Three principles for building government dataset catalog vocabulary
There are some ongoing interests in vocabulary for government dataset publishing. There are a number of proposals such as DERI dcat, Sunlight Lab’s guidelines and RPI’s proposal on Data-gov Vocabulary. Based on our experiences on data.gov catalog data, we found the following principles are useful for consolidate the vocabulary building process and potentially bring consensus:
- 1. modular vocabulary with minimal core
- keep the core vocabulary small and stable, only include a small set of frequently used (or required) terms
- allow extensions contributed by anyone. Extensions should be connected to the core ontology and be possible to be promoted to core status later.
- 2. choice of term
- make it easy for curator to produce metadata using the term, e.g. do they need to specify data quality ?

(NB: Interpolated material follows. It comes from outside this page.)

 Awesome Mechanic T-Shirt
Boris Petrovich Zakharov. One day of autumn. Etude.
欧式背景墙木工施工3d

- make it clear on the expected range of term , e.g. should they use “New York” or “dbpedia:New_York” for spatial coverage? does it require a controlled vocabulary? A validator would be very helpful
- make it clear on the expected use of term, e.g. can it be displayed in rich snippet? can it be used in SPARQL query, search or facet browsing?

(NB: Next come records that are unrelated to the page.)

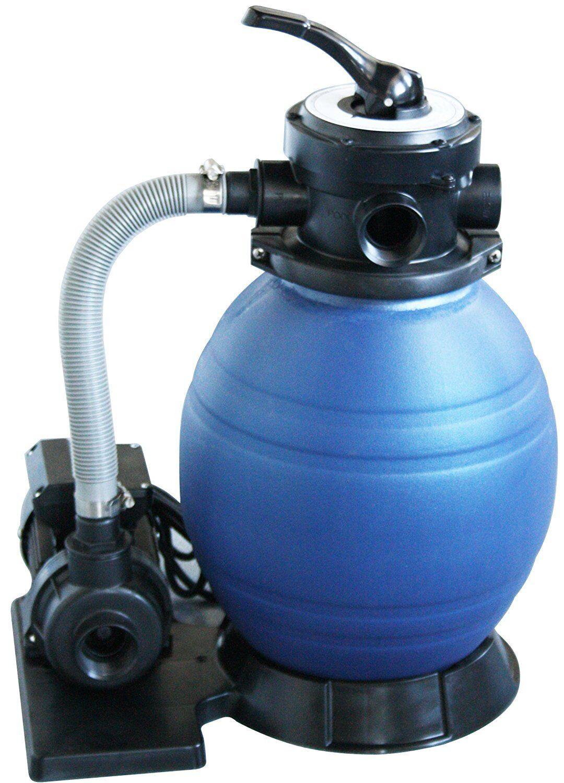 Pool Filteranlage / Sandfilteranlage D300 inkl. Filterpumpe + 6-Wege Ventil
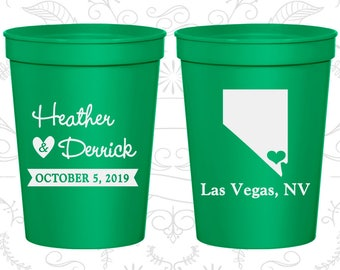 Green Stadium Cups, Green Cups, Green Party Cups, Green Wedding Cups (127)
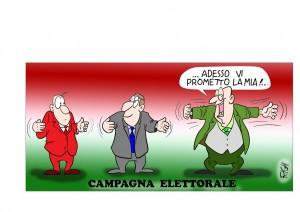 2 promesse elettorali
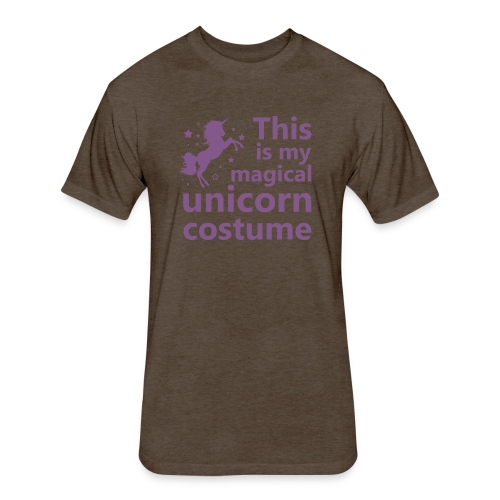 This is my magical unicorn costume - Fitted Cotton/Poly T-Shirt by Next Level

- try to reuse a term from existing popular vocabulary
- identify the required, recommended, and optional terms
- 3. best practices for actual usage
- we certainly want the metadata to be part of linked data, but that is not the end. We would like to see the linked data actually being used by users who don’t know much about the semantic web.
- we should consider make vocabulary available in different formats for a wider range of users , e.g. RDFa, Microformat, ATOM, JSON, XML Schema, OData
- we should build use cases, tools and demos to exhibit the use of vocabulary to promote adoption
comments are welcome.
Li Ding @ RPI